By Godfrey Olukya, AP

April 1st, 2010

Uganda gov’t says it will compensate rebel victims

KAMPALA, Uganda — More than 5,000 people whose lips and ears were cut off by rebels waging a more than 20-year insurgency in northern Uganda will receive compensation from the government, a presidential adviser said Thursday.

Victims of the Lord’s Resistance Army already have begun signing up with the government, Richard Todwong told The Associated Press.

Alice Awuma said she was grabbed by LRA rebels after trying to flee when they attacked her village about 220 miles (350 kilometers) north of Kampala in December 2002. They accused her of telling government troops about rebel sightings in the area two days earlier.

“I was made to sit on the ground with other women as my husband and several other men were beaten to death by rebels using axes,” she recalled. “They cut off our lips saying that they were punishing our mouths which reported them.”

Todwong could not specify when compensation payments would start being distributed to victims like Awuma, but he said that funds are now available.

“So far 5,000 have been registered but we expect many more,” Todwong said. “Some of those reporting for registration have wounds that have not yet got completely healed. We send such people to hospitals for treatment.”

Todwong said that 2,250 people with no lips, 2,600 without ears and 150 with neither ears nor lips have registered so far. He said that 3,000 of the victims are women, 1,650 are men and 350 are children.

The Lord’s Resistance Army has been waging one of Africa’s longest and most brutal rebellions, and its leaders are the subject of an International Criminal Court arrest warrant. Human rights groups say the rebels also have attacked civilians in Congo, Central African Republic and Sudan.

Human Rights Watch said in a report over the weekend that the Lord’s Resistance Army rampaged through at least 10 villages in Congo late last year, hacking people to death with machetes.

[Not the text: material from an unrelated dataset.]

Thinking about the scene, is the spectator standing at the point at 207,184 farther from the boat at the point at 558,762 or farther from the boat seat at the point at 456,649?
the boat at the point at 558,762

The report said children abducted by the rebels were even forced to execute other children.

LRA official David Matsanga said Monday that there are no LRA rebels in Congo and blamed the massacres on Ugandan troops. A Ugandan army spokesman denied that allegation.

The 2009 massacre was only the most recent of a pattern of atrocities, human rights groups say. The rebels are also blamed for killing at least 865 civilians around Christmas 2008, according to Human Rights Watch.